Feature CircuitsFeature Circuits

call graphcausal

One-line analogy

A single feature is like a microservice; a feature circuit is the call chain / DAG they form: an early-layer feature "detects this is a person's name" → a mid-layer feature "this is a French place" → a late-layer feature "output French." Features are nodes, weights are edges, and the whole graph is an attribution graph—the same thing as the microservice dependency graphs and Spark DAGs you've drawn. The ultimate goal of mech interp is to reduce a model behavior to one readable, verifiable circuit.

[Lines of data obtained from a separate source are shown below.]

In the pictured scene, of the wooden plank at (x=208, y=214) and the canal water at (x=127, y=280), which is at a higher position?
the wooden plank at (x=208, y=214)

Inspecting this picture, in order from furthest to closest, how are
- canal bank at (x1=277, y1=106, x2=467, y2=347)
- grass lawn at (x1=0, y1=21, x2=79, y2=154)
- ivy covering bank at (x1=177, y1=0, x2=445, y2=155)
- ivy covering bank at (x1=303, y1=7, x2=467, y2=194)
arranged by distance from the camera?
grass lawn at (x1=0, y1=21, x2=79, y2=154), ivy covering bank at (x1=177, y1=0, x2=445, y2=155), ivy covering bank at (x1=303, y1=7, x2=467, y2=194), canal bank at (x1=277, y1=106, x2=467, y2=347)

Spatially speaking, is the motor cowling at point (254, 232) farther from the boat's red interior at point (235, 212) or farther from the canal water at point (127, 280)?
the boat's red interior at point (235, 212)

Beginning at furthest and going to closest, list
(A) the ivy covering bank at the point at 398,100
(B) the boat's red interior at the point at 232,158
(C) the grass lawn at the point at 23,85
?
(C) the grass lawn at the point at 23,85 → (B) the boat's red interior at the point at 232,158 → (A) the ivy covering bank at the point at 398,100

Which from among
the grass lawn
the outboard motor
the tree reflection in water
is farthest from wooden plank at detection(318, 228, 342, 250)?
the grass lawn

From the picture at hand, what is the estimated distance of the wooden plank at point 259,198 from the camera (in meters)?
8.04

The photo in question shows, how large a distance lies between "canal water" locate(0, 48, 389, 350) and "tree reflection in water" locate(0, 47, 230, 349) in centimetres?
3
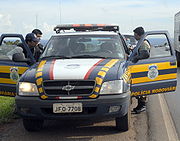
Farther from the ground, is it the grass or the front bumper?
the front bumper

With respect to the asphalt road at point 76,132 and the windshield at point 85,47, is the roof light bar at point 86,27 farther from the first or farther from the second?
the asphalt road at point 76,132

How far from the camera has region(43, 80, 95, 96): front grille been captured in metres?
5.08

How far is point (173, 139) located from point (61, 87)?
6.15 ft

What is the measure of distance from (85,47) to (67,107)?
1.72 metres

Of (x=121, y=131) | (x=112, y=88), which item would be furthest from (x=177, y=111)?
(x=112, y=88)

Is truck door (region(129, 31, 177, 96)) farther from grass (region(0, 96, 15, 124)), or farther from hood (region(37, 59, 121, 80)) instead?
grass (region(0, 96, 15, 124))

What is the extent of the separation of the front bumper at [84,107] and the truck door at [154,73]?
1.17 meters

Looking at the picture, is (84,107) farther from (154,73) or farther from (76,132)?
(154,73)

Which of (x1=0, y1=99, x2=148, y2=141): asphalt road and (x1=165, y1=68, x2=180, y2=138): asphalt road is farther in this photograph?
(x1=165, y1=68, x2=180, y2=138): asphalt road

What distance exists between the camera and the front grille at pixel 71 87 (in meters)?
5.08

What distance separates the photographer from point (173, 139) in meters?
5.31

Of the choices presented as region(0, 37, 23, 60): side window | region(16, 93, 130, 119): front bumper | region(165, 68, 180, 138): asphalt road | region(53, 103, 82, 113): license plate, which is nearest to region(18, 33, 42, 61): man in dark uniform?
region(0, 37, 23, 60): side window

Problem it solves + how it works

Knowing "which features exist" (what SAEs do) is just a parts list, not understanding the circuit. To understand behavior you need to know how features connect and who triggers whom. The core method for validating connections is activation patching (a.k.a. causal tracing)—a clean causal experiment:

Activation patching: A/B perfusion for causal ablation

1. Run a "clean" input clean, cache a component's activation
2. Run a "corrupt" input corrupt (answer broken)
3. Transplant one clean activation into the corrupt forward pass
4. See how much the output recovers → more recovery = more causally critical

= swapping components one-by-one in a distributed system to find "which hop actually decided the result"

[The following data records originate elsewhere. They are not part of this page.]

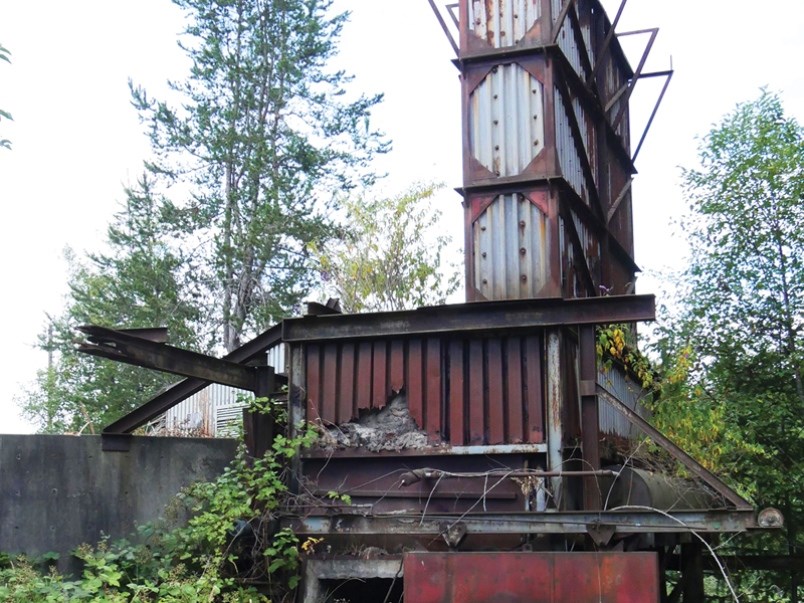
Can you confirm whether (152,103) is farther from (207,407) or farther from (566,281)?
(566,281)

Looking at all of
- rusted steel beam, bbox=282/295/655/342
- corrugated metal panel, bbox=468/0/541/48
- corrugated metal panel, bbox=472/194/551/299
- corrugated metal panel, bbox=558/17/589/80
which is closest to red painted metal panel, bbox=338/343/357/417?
rusted steel beam, bbox=282/295/655/342

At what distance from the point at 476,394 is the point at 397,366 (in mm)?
1034

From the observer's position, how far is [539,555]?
887 cm

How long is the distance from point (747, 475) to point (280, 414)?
361 inches

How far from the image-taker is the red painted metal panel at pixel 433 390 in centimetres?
1101

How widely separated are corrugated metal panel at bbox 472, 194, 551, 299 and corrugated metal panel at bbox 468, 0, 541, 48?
7.56 ft

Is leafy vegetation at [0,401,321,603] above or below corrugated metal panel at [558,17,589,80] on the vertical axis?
below

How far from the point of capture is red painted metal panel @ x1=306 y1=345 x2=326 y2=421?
11.6 metres

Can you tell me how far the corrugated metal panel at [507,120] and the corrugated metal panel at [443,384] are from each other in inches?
125

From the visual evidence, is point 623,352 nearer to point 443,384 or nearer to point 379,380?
point 443,384

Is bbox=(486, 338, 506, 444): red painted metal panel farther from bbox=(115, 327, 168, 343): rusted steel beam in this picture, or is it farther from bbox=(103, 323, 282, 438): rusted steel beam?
bbox=(115, 327, 168, 343): rusted steel beam

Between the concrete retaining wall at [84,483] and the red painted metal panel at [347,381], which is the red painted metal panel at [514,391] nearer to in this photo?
the red painted metal panel at [347,381]

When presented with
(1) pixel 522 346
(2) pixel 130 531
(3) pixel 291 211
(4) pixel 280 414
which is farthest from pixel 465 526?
(3) pixel 291 211

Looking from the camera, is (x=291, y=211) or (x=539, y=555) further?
(x=291, y=211)
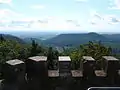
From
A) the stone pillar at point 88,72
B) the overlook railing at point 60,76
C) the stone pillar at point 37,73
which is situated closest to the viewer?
the overlook railing at point 60,76

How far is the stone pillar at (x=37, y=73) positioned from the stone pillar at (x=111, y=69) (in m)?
1.96

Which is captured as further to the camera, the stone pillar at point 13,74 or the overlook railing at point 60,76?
the overlook railing at point 60,76

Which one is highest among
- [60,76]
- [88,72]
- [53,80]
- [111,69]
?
[111,69]

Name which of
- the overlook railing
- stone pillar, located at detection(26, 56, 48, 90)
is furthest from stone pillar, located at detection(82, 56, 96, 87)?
stone pillar, located at detection(26, 56, 48, 90)

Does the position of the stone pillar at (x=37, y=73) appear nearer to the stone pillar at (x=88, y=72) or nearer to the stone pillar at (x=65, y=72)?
the stone pillar at (x=65, y=72)

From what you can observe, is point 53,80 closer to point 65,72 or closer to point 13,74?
point 65,72

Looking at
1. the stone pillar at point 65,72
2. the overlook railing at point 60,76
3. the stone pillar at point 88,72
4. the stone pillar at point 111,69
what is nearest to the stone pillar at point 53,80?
the overlook railing at point 60,76

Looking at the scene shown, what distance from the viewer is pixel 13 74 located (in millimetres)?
7762

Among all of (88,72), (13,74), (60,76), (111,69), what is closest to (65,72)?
(60,76)

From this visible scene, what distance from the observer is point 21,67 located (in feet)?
25.8

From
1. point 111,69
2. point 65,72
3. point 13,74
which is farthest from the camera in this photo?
point 65,72

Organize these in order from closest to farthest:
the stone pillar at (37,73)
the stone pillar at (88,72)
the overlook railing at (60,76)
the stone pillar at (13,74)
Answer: the stone pillar at (13,74), the overlook railing at (60,76), the stone pillar at (37,73), the stone pillar at (88,72)

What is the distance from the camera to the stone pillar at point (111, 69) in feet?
26.6

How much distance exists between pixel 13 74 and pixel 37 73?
80 cm
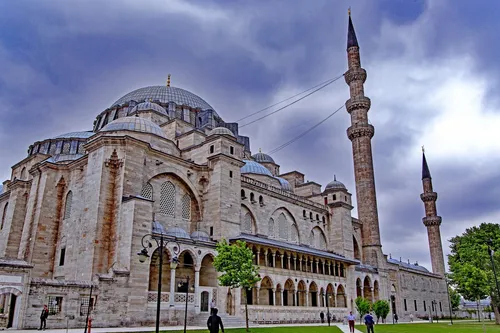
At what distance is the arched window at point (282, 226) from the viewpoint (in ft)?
110

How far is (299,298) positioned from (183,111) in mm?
18791

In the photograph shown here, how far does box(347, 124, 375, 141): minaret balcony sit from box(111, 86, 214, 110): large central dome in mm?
14994

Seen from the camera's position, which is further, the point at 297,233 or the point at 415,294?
the point at 415,294

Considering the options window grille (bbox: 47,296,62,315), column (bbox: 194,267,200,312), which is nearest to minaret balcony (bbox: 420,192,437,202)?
column (bbox: 194,267,200,312)

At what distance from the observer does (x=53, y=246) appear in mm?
24844

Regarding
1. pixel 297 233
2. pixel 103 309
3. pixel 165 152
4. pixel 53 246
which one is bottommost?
pixel 103 309

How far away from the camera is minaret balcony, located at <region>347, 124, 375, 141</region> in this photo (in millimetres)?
41312

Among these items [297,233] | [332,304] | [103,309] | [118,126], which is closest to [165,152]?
[118,126]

This beats "which neuron activated most": high activation is merely correlation, whereas patching is active intervention—directly answering "if we remove/replace this hop, does the result change?" Validate every edge this way and you reconstruct an attribution graph. Anthropic's 2025 "circuit tracing / attribution graphs" work applied this to production-grade Claude, mapping the real circuits behind multi-step reasoning, poetry rhyming, and mental math—finding that the model sometimes plans ahead (picks the rhyme first when writing poetry, then works backward to the line), something self-report cannot see at all.

Code example

# use activation patching to find "which layer matters most for the right answer"
import torch
clean = model.to_tokens("The Eiffel Tower is in the city of")
corrupt = model.to_tokens("The Colosseum is in the city of")
ans = model.to_single_token(" Paris")

_, clean_cache = model.run_with_cache(clean)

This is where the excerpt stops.